TASK: Copy out all of the material below word for word, leaving out the pictures.

Start of RECORDED INFORMATION

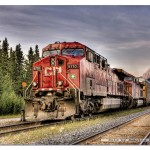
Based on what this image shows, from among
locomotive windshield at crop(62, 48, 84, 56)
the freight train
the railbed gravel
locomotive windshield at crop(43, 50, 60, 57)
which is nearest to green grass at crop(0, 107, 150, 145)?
the railbed gravel

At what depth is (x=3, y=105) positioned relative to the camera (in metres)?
17.1

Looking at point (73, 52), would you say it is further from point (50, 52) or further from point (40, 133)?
point (40, 133)

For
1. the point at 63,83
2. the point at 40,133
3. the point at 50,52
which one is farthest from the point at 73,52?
the point at 40,133

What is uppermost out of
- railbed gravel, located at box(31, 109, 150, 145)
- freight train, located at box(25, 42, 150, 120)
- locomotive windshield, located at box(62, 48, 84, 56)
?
locomotive windshield, located at box(62, 48, 84, 56)

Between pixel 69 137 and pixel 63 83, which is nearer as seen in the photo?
pixel 69 137

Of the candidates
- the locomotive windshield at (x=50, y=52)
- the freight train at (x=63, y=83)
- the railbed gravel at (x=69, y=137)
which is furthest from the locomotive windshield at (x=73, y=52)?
the railbed gravel at (x=69, y=137)

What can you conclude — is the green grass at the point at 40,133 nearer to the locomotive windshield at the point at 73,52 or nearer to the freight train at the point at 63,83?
the freight train at the point at 63,83

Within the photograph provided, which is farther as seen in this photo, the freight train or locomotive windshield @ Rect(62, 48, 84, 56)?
locomotive windshield @ Rect(62, 48, 84, 56)

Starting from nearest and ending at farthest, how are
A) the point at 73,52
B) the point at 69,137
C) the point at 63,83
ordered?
the point at 69,137, the point at 63,83, the point at 73,52

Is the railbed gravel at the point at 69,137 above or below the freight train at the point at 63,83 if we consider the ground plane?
below

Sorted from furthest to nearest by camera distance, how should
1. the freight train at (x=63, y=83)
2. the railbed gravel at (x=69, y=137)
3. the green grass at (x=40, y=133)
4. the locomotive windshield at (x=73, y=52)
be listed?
the locomotive windshield at (x=73, y=52) → the freight train at (x=63, y=83) → the green grass at (x=40, y=133) → the railbed gravel at (x=69, y=137)

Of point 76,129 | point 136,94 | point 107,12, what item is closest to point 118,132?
point 76,129

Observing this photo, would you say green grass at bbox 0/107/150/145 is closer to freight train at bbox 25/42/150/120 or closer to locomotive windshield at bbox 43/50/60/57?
freight train at bbox 25/42/150/120

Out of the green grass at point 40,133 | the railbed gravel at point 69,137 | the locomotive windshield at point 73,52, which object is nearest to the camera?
the railbed gravel at point 69,137
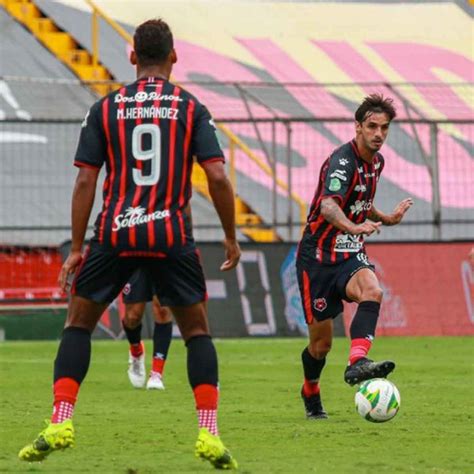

End of RECORDED INFORMATION

OUTPUT OF THE EXERCISE:
Based on what this image shows, from among
locomotive windshield at crop(62, 48, 84, 56)
the freight train
the railbed gravel
locomotive windshield at crop(43, 50, 60, 57)
which is nearest to green grass at crop(0, 107, 150, 145)?
the railbed gravel

At what depth is (x=3, y=105) positioned relative to the camera (in metres)?
17.1

Looking at point (73, 52), would you say it is further from point (50, 52) or further from point (40, 133)?
point (40, 133)

For
1. the point at 63,83
2. the point at 40,133
3. the point at 50,52
which one is farthest from the point at 73,52?
the point at 40,133

What is uppermost out of
- railbed gravel, located at box(31, 109, 150, 145)
- freight train, located at box(25, 42, 150, 120)
- locomotive windshield, located at box(62, 48, 84, 56)
?
locomotive windshield, located at box(62, 48, 84, 56)

Between pixel 69 137 and pixel 63 83, which is nearer as seen in the photo?
pixel 69 137

Of the candidates
- the locomotive windshield at (x=50, y=52)
- the freight train at (x=63, y=83)
- the railbed gravel at (x=69, y=137)
which is furthest from the locomotive windshield at (x=73, y=52)?
the railbed gravel at (x=69, y=137)

What can you conclude — is the green grass at the point at 40,133 nearer to the locomotive windshield at the point at 73,52 or nearer to the freight train at the point at 63,83?
the freight train at the point at 63,83

Within the photograph provided, which is farther as seen in this photo, the freight train or locomotive windshield @ Rect(62, 48, 84, 56)?
locomotive windshield @ Rect(62, 48, 84, 56)

Starting from nearest and ending at farthest, how are
A) the point at 73,52
B) the point at 69,137
C) the point at 63,83
ordered?
the point at 69,137, the point at 63,83, the point at 73,52

Is the railbed gravel at the point at 69,137 above or below the freight train at the point at 63,83 if we consider the ground plane?
below

Sorted from furthest to nearest by camera distance, how should
1. the freight train at (x=63, y=83)
2. the railbed gravel at (x=69, y=137)
3. the green grass at (x=40, y=133)
4. the locomotive windshield at (x=73, y=52)
be listed?
the locomotive windshield at (x=73, y=52) → the freight train at (x=63, y=83) → the green grass at (x=40, y=133) → the railbed gravel at (x=69, y=137)

Of point 76,129 | point 136,94 | point 107,12, what item is closest to point 118,132?
point 76,129

Observing this photo, would you say green grass at bbox 0/107/150/145 is closer to freight train at bbox 25/42/150/120 or closer to locomotive windshield at bbox 43/50/60/57?
freight train at bbox 25/42/150/120

Out of the green grass at point 40,133 | the railbed gravel at point 69,137 | the locomotive windshield at point 73,52, which object is nearest to the camera?
the railbed gravel at point 69,137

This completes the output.